Quoted passage

****

Problem Set 7

Due Tuesday Nov. 15, 10 am

Comments

This covers Unit 10.
It’s due at 10 am (Pacific) on Tuesday (yes, Tuesday) November 15, both submitted as a PDF to Gradescope as well as committed to your GitHub repository.
Please see PS1 and the grading rubric for formatting and attribution requirements.

Problems

Suppose I need to compute the generalized least squares estimator, $\hat{β} = (X^{⊤} Σ^{- 1} X)^{- 1} X^{⊤} Σ^{- 1} Y$ , where $X$ is $n \times p$ and $Σ$ is a positive definite $n \times n$ matrix. Assume that $n > p$ and $n$ could be of order several thousand and $p$ of order in the hundreds. First write out in pseudo-code how you would do this in an efficient way - i.e., the particular linear algebra steps and the order of operations. Then write efficient R code in the form of a function, gls(), to do this - you can rely on the various high-level functions for matrix decompositions and solving systems of equations, but you should not use any code that already exists for doing generalized least squares.
We’ve seen how to use Gaussian elimination (i.e., the LU decomposition) to solve $A x = b$ and that we can do the solution in $n^{3} / 3$ operations (plus lower-order terms). Suppose I want to know how inefficient it is to explicitly invert the matrix $A$ and then multiply, thereby finding $x = A^{- 1} b$ via matrix-vector multiplication. If we look at R’s solve.default(), we see it solves the system $A Z = I$ to find $Z = A^{- 1}$ . Next note that help(solve) indicates it calls a Lapack routine DGESV, which uses the LU decomposition. Count the number of computations for
1. transforming $A Z = I$ to $U Z = I^{*}$ (where $I^{*}$ is no longer a diagonal matrix),
2. for solving for $Z$ given $U Z = I^{*}$ , and
3. for calculating $x = Z b$ .

****

Stored rows
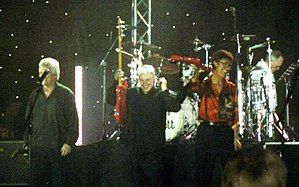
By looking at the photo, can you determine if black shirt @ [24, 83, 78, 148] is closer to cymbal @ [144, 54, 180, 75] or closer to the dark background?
cymbal @ [144, 54, 180, 75]

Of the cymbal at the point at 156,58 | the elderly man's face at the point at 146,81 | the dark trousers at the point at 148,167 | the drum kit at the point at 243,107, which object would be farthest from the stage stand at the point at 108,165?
the cymbal at the point at 156,58

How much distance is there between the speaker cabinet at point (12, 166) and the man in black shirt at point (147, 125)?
1718 mm

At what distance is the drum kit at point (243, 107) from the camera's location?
Answer: 9719 millimetres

****

Challenges
1) List the computations that the problem set's second problem asks you to count.
2) Copy the problem set from "It’s due at" to "and attribution requirements.".
3) Using the problem set, explain in one to three sentences why inverting A with R's solve() relies on the LU decomposition.

Results in order
1)
1. Transforming A Z = I to U Z = I*, where I* is no longer a diagonal matrix
2. Solving for Z given U Z = I*
3. Calculating x = Z b

2)
It’s due at 10 am (Pacific) on Tuesday (yes, Tuesday) November 15, both submitted as a PDF to Gradescope as well as committed to your GitHub repository.
Please see PS1 and the grading rubric for formatting and attribution requirements.

3) R's solve.default() finds the inverse Z = A⁻¹ by solving the system A Z = I. According to help(solve), it calls the Lapack routine DGESV, which uses the LU decomposition.